[start DATA PROVIDED]

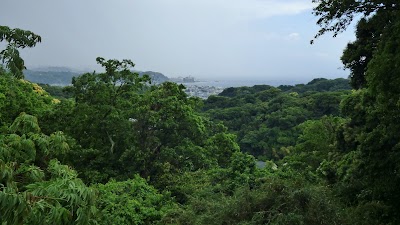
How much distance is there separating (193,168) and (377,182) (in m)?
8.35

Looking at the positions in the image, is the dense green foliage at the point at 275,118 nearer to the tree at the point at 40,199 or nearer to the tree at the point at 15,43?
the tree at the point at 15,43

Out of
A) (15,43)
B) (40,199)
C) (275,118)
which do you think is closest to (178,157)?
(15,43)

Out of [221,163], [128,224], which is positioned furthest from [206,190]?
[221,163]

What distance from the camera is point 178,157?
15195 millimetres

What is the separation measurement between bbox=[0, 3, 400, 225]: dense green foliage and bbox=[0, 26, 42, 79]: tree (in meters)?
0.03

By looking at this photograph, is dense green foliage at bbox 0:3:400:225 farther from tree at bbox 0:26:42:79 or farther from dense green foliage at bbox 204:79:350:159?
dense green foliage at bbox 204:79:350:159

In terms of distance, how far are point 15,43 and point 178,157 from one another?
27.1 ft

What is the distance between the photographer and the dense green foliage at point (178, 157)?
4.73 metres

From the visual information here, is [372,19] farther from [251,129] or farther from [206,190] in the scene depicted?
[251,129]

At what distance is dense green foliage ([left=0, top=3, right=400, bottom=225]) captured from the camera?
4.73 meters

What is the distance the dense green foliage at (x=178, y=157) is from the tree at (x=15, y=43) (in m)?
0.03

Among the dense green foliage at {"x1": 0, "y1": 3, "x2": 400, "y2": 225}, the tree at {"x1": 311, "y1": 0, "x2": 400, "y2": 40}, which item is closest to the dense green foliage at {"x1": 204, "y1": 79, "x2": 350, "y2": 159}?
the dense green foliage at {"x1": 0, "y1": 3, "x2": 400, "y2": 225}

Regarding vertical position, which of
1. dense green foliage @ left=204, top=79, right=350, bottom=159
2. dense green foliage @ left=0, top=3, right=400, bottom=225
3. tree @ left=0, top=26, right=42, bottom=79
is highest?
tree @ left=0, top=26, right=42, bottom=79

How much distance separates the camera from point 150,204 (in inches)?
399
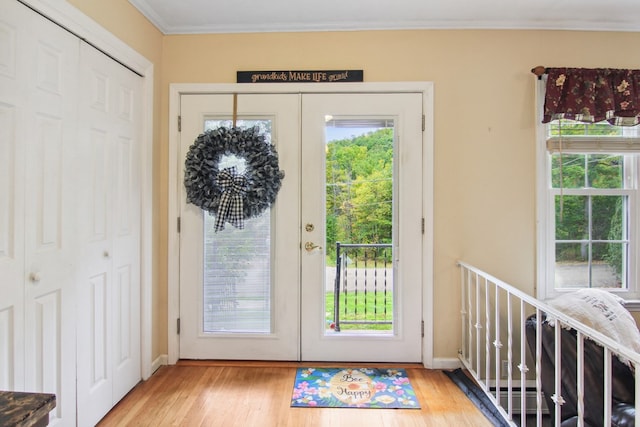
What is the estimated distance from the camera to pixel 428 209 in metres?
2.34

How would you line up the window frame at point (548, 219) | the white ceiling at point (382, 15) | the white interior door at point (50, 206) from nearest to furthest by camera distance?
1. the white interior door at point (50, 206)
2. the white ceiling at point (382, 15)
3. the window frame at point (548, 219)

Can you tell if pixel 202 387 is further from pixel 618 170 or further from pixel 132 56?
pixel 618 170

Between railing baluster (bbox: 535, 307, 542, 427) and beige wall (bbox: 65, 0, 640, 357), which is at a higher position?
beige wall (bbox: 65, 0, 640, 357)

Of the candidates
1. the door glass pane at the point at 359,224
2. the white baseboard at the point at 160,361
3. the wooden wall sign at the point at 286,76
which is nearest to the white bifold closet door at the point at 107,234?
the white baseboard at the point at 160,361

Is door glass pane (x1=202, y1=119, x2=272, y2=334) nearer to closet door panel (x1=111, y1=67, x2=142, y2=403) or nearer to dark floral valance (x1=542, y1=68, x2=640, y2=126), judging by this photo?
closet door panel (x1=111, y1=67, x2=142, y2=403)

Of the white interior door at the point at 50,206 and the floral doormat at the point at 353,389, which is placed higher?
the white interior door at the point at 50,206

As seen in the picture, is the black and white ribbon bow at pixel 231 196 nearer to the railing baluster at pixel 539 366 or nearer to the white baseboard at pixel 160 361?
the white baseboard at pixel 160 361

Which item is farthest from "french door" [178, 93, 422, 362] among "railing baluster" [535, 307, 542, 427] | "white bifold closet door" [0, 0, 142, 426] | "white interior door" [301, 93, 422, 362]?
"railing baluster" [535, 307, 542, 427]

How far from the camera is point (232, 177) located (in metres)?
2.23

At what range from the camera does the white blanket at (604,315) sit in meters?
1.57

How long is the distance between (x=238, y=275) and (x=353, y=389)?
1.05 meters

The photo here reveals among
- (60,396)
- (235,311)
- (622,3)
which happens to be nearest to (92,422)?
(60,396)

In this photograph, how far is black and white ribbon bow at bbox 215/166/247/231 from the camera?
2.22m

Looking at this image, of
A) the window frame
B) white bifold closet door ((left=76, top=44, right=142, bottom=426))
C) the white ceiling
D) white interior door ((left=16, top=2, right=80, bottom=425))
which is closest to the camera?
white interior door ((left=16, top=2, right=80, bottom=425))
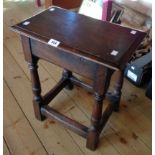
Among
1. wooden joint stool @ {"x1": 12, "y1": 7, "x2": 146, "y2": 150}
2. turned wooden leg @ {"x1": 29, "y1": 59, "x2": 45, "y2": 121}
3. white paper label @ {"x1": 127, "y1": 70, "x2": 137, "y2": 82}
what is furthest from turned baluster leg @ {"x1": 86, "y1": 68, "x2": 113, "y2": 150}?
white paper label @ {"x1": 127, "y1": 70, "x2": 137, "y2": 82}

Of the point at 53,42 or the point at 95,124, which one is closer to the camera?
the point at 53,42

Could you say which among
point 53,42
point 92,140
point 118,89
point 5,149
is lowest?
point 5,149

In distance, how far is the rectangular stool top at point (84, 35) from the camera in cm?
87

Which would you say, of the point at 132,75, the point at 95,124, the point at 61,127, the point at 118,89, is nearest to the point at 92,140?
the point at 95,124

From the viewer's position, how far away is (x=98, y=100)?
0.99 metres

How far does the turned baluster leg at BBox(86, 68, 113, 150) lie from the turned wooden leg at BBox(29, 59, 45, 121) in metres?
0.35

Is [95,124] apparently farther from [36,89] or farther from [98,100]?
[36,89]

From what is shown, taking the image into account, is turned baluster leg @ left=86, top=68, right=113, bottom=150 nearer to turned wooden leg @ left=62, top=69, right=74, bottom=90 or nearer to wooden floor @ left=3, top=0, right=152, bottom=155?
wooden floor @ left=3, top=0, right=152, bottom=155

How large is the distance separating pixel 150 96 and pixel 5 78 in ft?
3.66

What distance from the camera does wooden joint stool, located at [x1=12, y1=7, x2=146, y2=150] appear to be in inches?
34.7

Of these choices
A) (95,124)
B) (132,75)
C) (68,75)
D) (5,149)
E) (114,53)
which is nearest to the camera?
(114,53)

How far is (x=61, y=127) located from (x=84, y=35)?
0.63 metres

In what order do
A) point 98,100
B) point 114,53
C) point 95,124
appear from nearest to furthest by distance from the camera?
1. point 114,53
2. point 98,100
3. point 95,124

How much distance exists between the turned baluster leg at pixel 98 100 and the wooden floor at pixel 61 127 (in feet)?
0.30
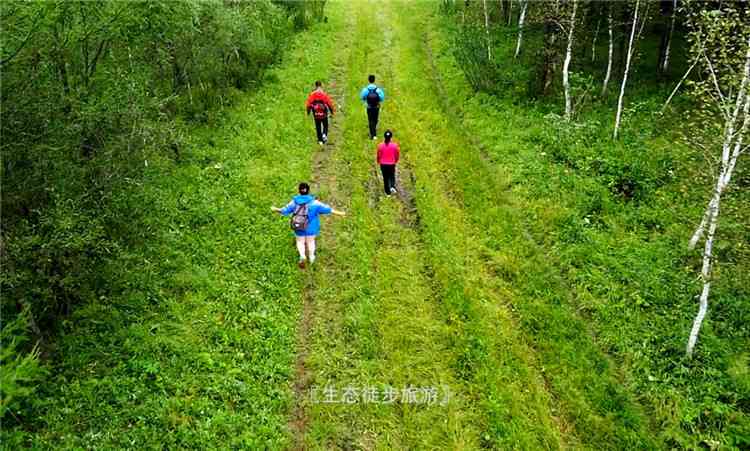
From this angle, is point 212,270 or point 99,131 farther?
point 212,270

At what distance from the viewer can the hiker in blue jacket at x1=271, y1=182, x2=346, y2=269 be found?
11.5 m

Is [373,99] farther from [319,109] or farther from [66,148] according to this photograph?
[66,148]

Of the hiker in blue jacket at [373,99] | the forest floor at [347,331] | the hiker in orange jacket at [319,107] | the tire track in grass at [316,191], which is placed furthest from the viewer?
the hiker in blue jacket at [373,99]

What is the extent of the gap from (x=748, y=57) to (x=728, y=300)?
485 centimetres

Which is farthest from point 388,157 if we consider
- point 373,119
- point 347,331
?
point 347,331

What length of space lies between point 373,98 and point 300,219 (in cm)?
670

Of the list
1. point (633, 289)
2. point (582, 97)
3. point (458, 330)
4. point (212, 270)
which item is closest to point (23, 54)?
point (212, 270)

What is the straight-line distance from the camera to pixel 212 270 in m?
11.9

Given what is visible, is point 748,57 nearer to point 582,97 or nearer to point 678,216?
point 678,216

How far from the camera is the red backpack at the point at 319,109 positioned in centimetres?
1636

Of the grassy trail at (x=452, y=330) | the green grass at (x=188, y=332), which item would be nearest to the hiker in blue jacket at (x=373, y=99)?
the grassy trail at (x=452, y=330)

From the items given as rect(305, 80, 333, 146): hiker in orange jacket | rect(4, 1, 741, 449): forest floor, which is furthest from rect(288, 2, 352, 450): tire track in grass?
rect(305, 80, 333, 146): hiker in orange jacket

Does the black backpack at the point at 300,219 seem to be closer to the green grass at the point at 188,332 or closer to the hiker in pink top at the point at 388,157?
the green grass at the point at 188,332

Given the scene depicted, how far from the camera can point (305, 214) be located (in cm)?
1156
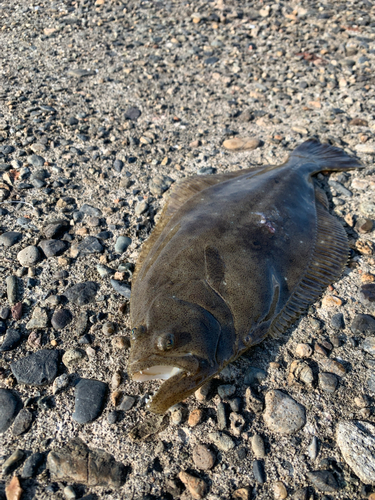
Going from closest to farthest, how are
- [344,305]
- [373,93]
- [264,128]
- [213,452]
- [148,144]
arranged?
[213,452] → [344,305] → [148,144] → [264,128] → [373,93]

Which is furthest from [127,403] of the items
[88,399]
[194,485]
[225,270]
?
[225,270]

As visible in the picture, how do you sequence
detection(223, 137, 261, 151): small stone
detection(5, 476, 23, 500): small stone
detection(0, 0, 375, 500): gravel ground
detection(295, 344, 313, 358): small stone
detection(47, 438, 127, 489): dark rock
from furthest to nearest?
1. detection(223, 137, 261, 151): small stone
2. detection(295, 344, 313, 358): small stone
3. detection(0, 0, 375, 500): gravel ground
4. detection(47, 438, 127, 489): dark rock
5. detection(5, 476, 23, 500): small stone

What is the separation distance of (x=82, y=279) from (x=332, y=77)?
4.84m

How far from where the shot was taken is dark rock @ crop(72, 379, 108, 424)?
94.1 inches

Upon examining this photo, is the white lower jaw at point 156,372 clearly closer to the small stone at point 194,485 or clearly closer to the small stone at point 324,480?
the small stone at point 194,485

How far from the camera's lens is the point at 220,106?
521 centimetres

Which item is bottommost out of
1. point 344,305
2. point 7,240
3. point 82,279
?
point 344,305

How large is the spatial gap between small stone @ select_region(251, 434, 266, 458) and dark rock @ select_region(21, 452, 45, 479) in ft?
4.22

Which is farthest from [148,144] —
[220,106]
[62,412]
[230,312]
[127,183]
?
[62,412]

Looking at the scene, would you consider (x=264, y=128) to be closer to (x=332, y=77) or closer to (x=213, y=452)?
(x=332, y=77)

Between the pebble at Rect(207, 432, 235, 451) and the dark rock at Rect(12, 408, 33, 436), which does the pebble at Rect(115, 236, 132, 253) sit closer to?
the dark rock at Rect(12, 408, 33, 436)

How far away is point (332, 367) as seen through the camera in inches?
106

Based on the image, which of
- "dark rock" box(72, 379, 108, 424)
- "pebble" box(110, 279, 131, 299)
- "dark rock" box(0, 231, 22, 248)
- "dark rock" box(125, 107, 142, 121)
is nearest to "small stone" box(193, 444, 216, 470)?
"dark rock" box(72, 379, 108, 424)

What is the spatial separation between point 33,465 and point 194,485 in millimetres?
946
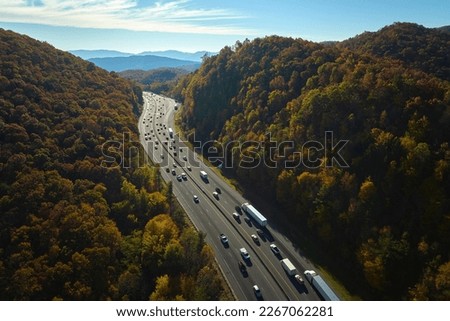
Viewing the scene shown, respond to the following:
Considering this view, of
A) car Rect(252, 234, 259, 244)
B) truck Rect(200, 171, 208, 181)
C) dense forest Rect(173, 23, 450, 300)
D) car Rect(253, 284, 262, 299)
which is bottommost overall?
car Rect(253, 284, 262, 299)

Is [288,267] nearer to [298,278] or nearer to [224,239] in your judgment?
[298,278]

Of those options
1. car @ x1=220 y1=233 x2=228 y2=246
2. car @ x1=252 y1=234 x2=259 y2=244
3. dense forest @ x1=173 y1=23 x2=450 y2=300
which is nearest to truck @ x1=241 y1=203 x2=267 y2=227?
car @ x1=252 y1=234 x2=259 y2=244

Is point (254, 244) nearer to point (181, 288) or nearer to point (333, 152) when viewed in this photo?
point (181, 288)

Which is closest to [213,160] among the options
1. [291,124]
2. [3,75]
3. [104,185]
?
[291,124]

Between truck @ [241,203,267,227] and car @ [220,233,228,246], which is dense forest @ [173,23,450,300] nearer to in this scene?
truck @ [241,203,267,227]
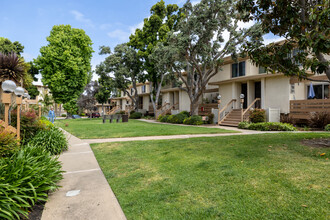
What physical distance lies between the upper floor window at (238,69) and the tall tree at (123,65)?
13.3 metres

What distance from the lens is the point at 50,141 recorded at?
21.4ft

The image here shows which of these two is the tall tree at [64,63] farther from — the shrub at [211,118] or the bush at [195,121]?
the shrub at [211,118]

[end DATA PROVIDED]

WHAT YOU HAVE TO DO
Find the line containing "Is point (254, 244)" in the listing above. Restate it and every line after it, word for word, through the final line, leaving out the pictures.

COMPLETE RESPONSE
Is point (254, 244) nearer to point (181, 288) or nearer to point (333, 152) when viewed in this photo?
point (181, 288)

Which is closest to [213,160] among the options
1. [291,124]
2. [3,75]
3. [104,185]
?
[291,124]

Between truck @ [241,203,267,227] and car @ [220,233,228,246], which is dense forest @ [173,23,450,300] nearer to in this scene?
truck @ [241,203,267,227]
What physical distance lies between the upper floor window at (238,69) and the tall tree at (123,65)?
13.3 metres

What distance from the lens is the point at 50,141 recorded at?
21.4ft

The image here shows which of these two is the tall tree at [64,63] farther from — the shrub at [211,118] or the bush at [195,121]?
the shrub at [211,118]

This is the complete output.